且不论这禁经能不能治病,经他一说,蒙炎已是醍醐灌顶。
其一,他师父就是道士,他跟随师父云游四方时也没少见一些解释不清的奇事怪病,
其二,他与遥儿皆是重生之人,既然身子上没有病症,又叫不醒,难不成、难不成遥儿的魂魄不在身子里了?
离魂?离魂?!
「昝博士可听过离魂症?」
昝殷之猛地点头,面露喜色,「离魂症,古已有之,这就对得上了,还请大将军去请咒禁博士,那是他们的本职。」
蒙炎有了希望,身上煞气卸去一半,说话语气也温和许多,「来人,请昝博士到前院大花厅暂歇,好酒好菜招待着。
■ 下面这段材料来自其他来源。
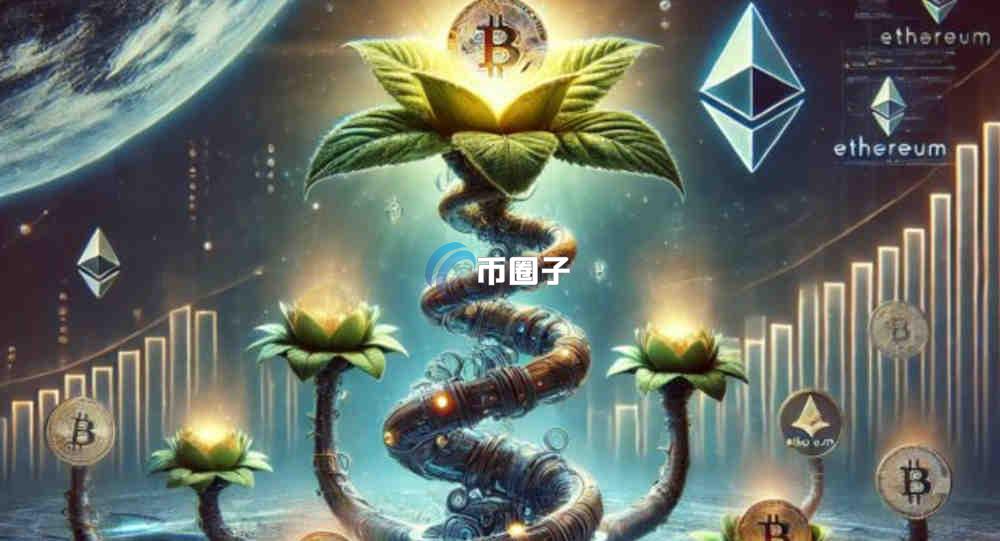 虚拟币冲向月球是真的吗?还是假消息? 虚拟币冲向月球是真的吗?还是假消息?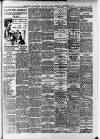 Surrey Advertiser Saturday 01 September 1923 Page 11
」
「还、还不能走吗?没我的事儿了啊。」
蒙炎不理他,环首已是走了进来。
「再去请一位咒禁博士进府。」
「是。」环首态度温和的看向昝殷之,「请昝博士随我来。」
「好、好吧。」
·
大雪过后,方寸山上白茫茫的,太上观观门半掩,正殿的窗户和门都挂上了打着补丁的青灰色绵帘子。
殿内,三台神君神像被擦拭的干干净净,中台司空星君坐骑卧龙龙头处摆着一个大海碗,装着半碗香油,一根灯芯浸在里头,燃着小火苗,碗沿处不知何时多了一条裂缝。
彼时,殿中那四足两耳铜鼎被当做了火炉子使,上边架起了铁锅,正在咕嘟咕嘟熬着草药,下边铺着灰扑扑的被褥,正有一个小道童睡在里头,小脸潮红,呼吸粗重,伴有喉鸣声。
旁边蒲团上盘腿坐着一个老道士,道袍打着补丁,鬍子拉碴的,正守着一个豁口陶盆扯麵片。
这时,妙有背着一捆柴火进了观,把柴火往廊檐下一放就兴冲冲的跑进殿,「师父,出怪事了,咱后山有座小破院子里头不是有一棵大桃树吗,这寒天冻地的,它开花了,满树都是花啊,粉白|粉白的,忒煞好看。」
「你出去一趟被雪光闪着眼了不成,这大雪天谁家桃树开花啊。」
「真事,师父不信,咱们这就一块看去。」
这时,神座上传来「咔嚓」一声,随即香油起火,油流到哪里,火烧到哪里。
妙有惊呼,「着火了!」
老道士反应快,抄起屁股底下的蒲团就往火上砸。